_Texte_:
"""
L’Australie est un vaste continent insulaire presque aussi grand que les États-Unis mais qui ne compte que dix millions d’habitants environ. Jadis, j’ai assisté ici à une assemblée nationale où quelque trois cents personnes seulement étaient présentes. Aujourd’hui, le nombre des témoins de Jéhovah en Australie dépasse quinze mille. Quelle joie de contempler le nombre considérable de jeunes gens aimables, en fait, “ les choses désirables de toutes les nations ”, honorant Jéhovah ! (Aggée 2:7, NW). La joie d’avoir servi nos frères et vu l’expansion de l’œuvre pendant toutes ces années, voilà ce que les mots ne peuvent décrire.
Les progrès dans la compréhension des vérités de la Bible nous ont affermis aussi. Il y a eu La Tour de Garde inoubliable sur “ La naissance de la nation ”, en 1925, l’étude du sujet relatif à la justification, l’introduction de l’œuvre de témoignage, de manière régulière, le dimanche matin, et de nombreux autres jalons qui ont marqué le développement de l’œuvre et édifié notre loyal amour.
Après l’assemblée de Détroit, Michigan, en 1928, la Société transféra la filiale, de Melbourne à Sydney, les navires apportant de New York nos publications faisant escale dans ce dernier port. Queensland, aussi, dont la frontière est à près de mille six cents kilomètres de Melbourne, était un immense territoire, vierge pour ainsi dire pour ce qui concerne l’œuvre de témoignage. L’œuvre par radio à laquelle mon mari et moi eûmes la joie de participer fut inaugurée en 1932 ; elle contribua également à l’expansion du message du royaume dans ces régions.
FACE À L’OPPOSITION
Cette expansion ne s’est pas faite sans difficultés, mais l’opposition servit à faire connaître davantage l’œuvre. Le fait s’avéra quand frère Rutherford visita l’Australie, en 1938. L’Église catholique romaine fit en sorte qu’une violente opposition se manifestât mais l’Hôtel de Ville de Sydney qui nous fut refusé alors a été depuis utilisé souvent pour nos assemblées.
Pendant la Seconde Guerre mondiale, de nouvelles difficultés surgirent, mais peut-être pas aussi grandes que dans d’autres pays. Néanmoins, le gouvernement interdit notre ministère, affirmant que notre existence nuisait à la poursuite efficace de la guerre et, dans leur zèle, les fonctionnaires confisquèrent les divers biens de la Société dans le pays, firent des perquisitions dans les foyers et saisirent des quantités considérables de publications bibliques. Dans l’ensemble du territoire, nos frères furent incarcérés pour avoir refusé de violer leur neutralité. Finalement, au bout de deux ans, la Société fut entendue sur la question par la justice et, le 14 juin 1943, la Cour suprême se déclarait contre le gouvernement du Commonwealth et en faveur des témoins de Jéhovah. Notre loyauté envers l’organisation de Jéhovah au cours de cette période n’avait pas été mal placée.
"""
_Énoncé 1_:
Reportez mot pour mot le passage du texte situé entre « L’Australie est un » et « ne peuvent décrire. », bornes comprises.

_Données à utiliser_:
"""
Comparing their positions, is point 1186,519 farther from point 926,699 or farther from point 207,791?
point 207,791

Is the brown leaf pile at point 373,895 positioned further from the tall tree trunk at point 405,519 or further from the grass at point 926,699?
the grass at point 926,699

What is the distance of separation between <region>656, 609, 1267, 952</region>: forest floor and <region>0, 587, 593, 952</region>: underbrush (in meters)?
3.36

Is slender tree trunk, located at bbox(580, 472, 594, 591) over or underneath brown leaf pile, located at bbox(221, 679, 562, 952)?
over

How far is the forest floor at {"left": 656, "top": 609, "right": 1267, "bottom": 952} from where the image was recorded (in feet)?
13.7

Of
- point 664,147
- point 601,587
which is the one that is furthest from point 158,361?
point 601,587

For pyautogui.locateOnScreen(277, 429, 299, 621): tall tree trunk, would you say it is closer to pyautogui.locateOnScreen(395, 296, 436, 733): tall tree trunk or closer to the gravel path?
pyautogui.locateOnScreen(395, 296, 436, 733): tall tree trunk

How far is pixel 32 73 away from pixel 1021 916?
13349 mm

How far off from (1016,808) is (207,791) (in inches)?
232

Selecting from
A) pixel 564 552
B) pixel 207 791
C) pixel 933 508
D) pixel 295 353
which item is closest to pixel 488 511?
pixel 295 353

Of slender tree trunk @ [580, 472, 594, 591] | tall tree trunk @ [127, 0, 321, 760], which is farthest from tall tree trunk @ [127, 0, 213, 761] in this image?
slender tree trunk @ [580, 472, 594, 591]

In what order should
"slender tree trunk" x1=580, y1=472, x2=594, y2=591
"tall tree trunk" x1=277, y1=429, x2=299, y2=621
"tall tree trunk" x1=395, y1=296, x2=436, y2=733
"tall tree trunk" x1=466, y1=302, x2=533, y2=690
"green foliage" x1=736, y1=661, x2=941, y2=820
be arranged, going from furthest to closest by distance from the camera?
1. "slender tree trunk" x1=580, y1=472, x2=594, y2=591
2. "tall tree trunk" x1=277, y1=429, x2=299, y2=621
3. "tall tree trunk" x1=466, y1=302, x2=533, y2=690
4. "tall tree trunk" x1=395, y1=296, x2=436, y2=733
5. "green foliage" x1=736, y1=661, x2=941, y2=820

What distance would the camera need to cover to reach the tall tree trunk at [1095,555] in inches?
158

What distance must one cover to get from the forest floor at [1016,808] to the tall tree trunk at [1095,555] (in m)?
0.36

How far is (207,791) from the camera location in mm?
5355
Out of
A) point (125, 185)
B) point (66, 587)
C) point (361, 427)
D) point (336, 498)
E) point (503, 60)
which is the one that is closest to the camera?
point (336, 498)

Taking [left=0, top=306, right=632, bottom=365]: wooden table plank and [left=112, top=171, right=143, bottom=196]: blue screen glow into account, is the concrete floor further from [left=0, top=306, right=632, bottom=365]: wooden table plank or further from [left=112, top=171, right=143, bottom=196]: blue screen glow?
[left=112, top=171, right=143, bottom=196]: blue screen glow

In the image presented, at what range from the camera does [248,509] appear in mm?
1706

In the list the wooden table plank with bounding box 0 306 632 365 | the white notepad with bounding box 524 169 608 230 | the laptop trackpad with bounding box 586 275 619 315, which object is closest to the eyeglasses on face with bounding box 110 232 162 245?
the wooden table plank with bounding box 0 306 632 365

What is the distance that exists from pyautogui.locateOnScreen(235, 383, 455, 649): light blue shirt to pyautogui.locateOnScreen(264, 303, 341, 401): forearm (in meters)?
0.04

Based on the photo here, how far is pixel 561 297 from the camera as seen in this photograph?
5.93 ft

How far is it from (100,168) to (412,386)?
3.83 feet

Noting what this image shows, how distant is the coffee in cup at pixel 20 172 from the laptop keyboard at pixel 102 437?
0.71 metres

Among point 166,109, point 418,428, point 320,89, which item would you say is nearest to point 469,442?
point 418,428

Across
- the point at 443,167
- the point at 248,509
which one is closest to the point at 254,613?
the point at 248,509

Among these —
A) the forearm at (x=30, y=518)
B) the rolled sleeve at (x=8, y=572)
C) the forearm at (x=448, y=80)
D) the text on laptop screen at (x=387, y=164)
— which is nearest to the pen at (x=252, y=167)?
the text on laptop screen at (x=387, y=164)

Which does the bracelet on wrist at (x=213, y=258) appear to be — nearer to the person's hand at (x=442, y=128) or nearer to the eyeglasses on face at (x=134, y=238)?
"""
_Énoncé 2_:
Sélectionnez toutes les lignes des entrées qui contiennent le mot « that ».

_Corrigé 1_:
L’Australie est un vaste continent insulaire presque aussi grand que les États-Unis mais qui ne compte que dix millions d’habitants environ. Jadis, j’ai assisté ici à une assemblée nationale où quelque trois cents personnes seulement étaient présentes. Aujourd’hui, le nombre des témoins de Jéhovah en Australie dépasse quinze mille. Quelle joie de contempler le nombre considérable de jeunes gens aimables, en fait, “ les choses désirables de toutes les nations ”, honorant Jéhovah ! (Aggée 2:7, NW). La joie d’avoir servi nos frères et vu l’expansion de l’œuvre pendant toutes ces années, voilà ce que les mots ne peuvent décrire.

_Corrigé 2_:
which is the one that is furthest from point 158,361?
which is the one that is closest to the camera?
What is the distance that exists from pyautogui.locateOnScreen(235, 383, 455, 649): light blue shirt to pyautogui.locateOnScreen(264, 303, 341, 401): forearm (in meters)?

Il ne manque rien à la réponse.